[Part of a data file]
-- Start --

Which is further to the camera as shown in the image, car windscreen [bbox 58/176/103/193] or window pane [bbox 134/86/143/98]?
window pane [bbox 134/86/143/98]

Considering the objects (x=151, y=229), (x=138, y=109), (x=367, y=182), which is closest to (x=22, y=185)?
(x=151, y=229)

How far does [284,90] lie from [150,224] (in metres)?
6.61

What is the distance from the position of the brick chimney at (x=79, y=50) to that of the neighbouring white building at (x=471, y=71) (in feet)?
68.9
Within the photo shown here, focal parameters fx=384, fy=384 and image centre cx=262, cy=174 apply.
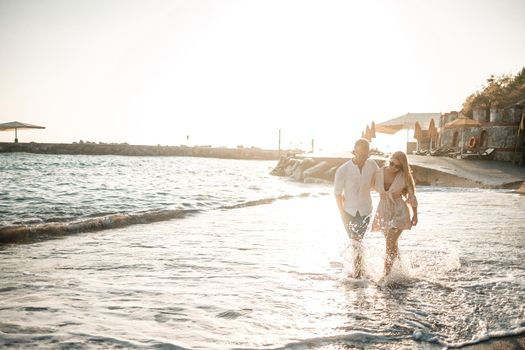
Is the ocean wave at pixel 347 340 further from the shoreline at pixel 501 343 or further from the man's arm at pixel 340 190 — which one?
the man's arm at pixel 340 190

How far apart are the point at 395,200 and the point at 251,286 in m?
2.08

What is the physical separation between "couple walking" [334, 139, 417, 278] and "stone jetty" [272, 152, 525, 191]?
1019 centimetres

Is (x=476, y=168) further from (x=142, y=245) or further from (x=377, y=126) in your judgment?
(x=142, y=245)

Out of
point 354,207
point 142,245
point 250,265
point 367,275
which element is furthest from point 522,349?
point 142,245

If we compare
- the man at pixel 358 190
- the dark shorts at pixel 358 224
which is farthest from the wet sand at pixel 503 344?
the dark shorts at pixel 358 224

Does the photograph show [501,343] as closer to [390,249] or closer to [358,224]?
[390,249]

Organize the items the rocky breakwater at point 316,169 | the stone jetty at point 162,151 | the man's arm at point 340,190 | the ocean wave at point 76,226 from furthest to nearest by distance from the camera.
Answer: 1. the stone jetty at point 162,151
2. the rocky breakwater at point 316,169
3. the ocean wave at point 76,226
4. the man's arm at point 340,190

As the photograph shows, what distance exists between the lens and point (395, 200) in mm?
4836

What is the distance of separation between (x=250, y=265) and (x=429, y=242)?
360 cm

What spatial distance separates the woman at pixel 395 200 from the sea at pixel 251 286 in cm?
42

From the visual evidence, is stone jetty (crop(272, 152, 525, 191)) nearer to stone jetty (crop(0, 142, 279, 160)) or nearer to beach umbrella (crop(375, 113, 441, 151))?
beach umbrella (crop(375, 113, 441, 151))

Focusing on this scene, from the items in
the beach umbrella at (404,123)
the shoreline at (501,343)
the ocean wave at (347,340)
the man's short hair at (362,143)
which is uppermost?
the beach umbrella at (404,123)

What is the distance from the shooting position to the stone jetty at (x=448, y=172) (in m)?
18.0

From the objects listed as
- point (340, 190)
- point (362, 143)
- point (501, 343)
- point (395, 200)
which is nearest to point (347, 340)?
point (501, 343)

-- End --
-- Start --

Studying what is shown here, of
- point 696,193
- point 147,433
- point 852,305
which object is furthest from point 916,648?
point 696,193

-- End --
-- Start --

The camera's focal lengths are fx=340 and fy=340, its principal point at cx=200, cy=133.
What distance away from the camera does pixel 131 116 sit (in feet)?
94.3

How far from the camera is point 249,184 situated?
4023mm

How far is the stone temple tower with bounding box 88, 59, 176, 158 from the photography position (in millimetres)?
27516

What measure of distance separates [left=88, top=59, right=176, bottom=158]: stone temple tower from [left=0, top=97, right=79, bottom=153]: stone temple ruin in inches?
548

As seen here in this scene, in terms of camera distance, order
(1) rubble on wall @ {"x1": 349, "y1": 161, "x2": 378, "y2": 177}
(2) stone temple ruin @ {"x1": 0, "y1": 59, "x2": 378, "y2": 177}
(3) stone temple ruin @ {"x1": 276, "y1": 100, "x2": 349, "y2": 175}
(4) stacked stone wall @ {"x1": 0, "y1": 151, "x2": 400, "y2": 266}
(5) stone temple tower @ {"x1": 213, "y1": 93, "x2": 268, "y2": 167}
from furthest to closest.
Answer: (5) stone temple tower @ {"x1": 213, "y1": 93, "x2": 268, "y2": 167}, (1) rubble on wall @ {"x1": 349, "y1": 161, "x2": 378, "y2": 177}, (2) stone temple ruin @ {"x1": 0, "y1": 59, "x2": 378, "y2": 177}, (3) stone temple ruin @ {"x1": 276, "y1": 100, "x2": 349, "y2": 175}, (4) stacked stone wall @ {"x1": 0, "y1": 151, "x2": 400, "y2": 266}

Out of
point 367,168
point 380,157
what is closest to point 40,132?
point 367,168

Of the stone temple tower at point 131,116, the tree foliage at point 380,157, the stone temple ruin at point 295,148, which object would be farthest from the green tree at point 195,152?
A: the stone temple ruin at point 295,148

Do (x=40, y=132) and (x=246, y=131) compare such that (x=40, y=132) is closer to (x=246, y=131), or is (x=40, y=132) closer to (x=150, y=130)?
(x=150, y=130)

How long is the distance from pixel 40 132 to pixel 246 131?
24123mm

-- End --

* DIRECTION
Convert the lines from the one containing "What is the distance from the position" up to and including the one containing "1019 centimetres" into a Markdown table with the columns Row and Line, giving each row a number. Leave out blank lines and pictures.

* REPLY TO THE EXERCISE
| Row | Line |
|---|---|
| 1 | What is the distance from the position of the brick chimney at (x=79, y=50) to that of the neighbouring white building at (x=471, y=71) (in feet)? |
| 2 | 68.9 |
| 3 | Within the photo shown here, focal parameters fx=384, fy=384 and image centre cx=262, cy=174 apply. |
| 4 | Is the ocean wave at pixel 347 340 further from the shoreline at pixel 501 343 or further from the man's arm at pixel 340 190 — which one? |
| 5 | the man's arm at pixel 340 190 |
| 6 | How far apart are the point at 395,200 and the point at 251,286 in m? |
| 7 | 2.08 |
| 8 | What is the physical separation between "couple walking" [334, 139, 417, 278] and "stone jetty" [272, 152, 525, 191]? |
| 9 | 1019 centimetres |